Vrijheid van godsdienst en levensbeschouwing en vrijheid van
meningsuiting zijn beide prioriteiten van de Nederlandse
mensenrechtenstrategie. Alle mensenrechten zijn onderling verbonden en
gelijkwaardig en het feit dat in het kader van de werkverdeling binnen
de EU Nederland actief is op het gebied van de vrijheid van godsdienst
en levensbeschouwing, betekent dan ook niet dat Nederland minder waarde
zou toekennen aan andere mensenrechten, waaronder de vrijheid van
meningsuiting. Zo heeft Nederland zich in de Mensenrechtenraad sterk
ingespannen om het mandaat van de Speciaal Rapporteur voor vrijheid van
meningsuiting te verlengen. Overigens valt onder de vrijheid van
godsdienst en levensbeschouwing ook het recht van eenieder om uiting te
geven aan zijn/haar overtuiging bijvoorbeeld via publicaties. Hiermee
wordt indirect de vrijheid van meningsuiting bevorderd.
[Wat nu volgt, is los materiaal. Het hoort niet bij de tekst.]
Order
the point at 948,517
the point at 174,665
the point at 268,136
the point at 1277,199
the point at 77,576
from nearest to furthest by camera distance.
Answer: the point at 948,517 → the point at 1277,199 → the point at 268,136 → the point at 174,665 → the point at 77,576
De leden van de fractie van de SP steunen de inzet van de regering in de
bestrijding van het geweld tegen vrouwen en gelijkberechtiging voor
homoseksuelen. Wat betekent de zinsnede over de Nederlandse inzet die
gericht zal zijn op het aannemen van de resolutie bij consensus?
Betekent dit dat Nederland bereid is in te gaan op kritiek op de
resolutie en vertraging bij de invoering van de resolutie? Zo ja, in
hoeverre is dat het geval? 

Nederland streeft naar het aannemen van een zo sterk mogelijke resolutie
over geweld tegen vrouwen door zoveel mogelijk landen, bij voorkeur bij
consensus omdat daarmee de uitgangspunten van een resolutie breed
gedragen worden. Dit zal de effectiviteit van de resolutie vergroten.
Als voorzitter van de Derde Commissie is Nederland in de positie om een
extra bijdrage aan dit proces leveren. Het streven naar consensus heeft
geen nadelige invloed op het tempo van uitvoering van de resolutie.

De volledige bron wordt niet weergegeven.